**Task brief**
The reply should hold only the lines from the one with "Moon in a hand stock photo" to the one with "Young man and", both ends kept, exactly as they appear below, without any pictures.

[The input]

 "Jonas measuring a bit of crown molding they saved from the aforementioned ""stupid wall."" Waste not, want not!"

[/The input]
[The input]

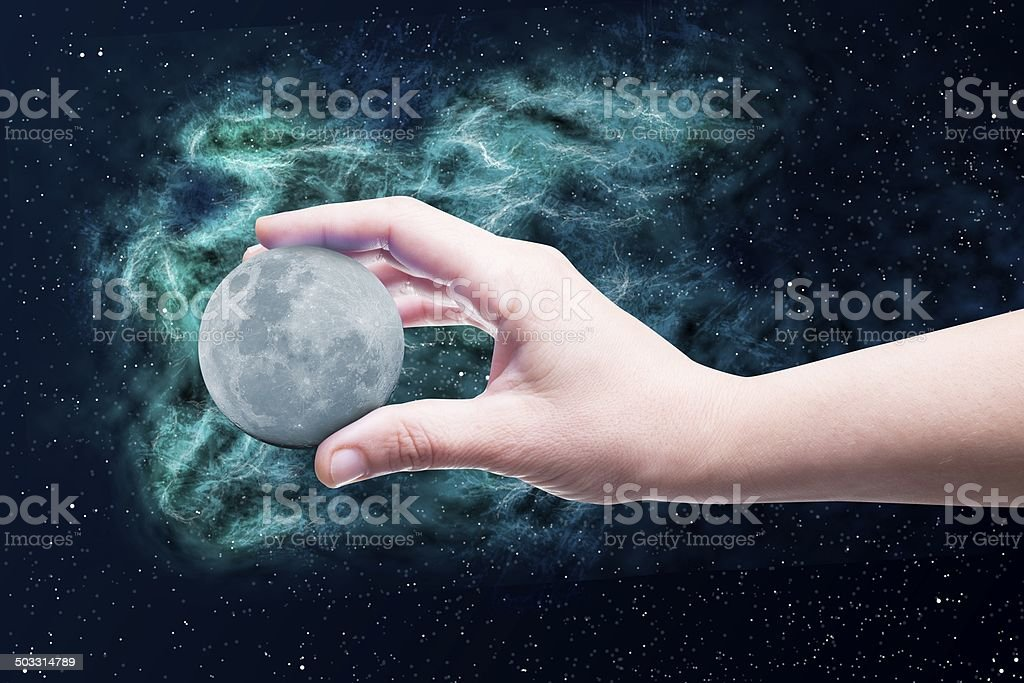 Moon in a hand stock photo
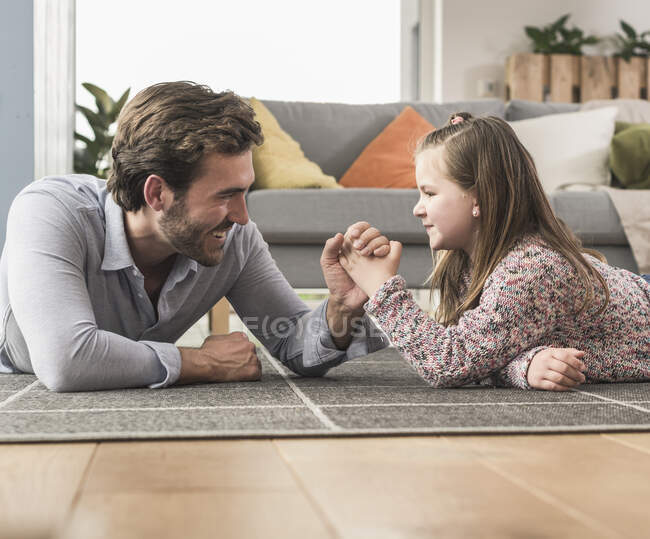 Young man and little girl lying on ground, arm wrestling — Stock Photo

[/The input]
[The input]

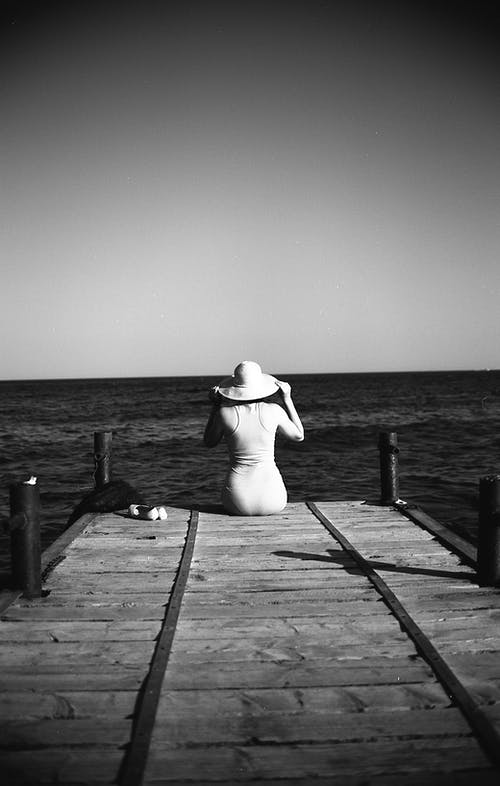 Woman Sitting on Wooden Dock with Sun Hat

[/The input]

**Your response**
 Moon in a hand stock photo
 Young man and little girl lying on ground, arm wrestling — Stock Photo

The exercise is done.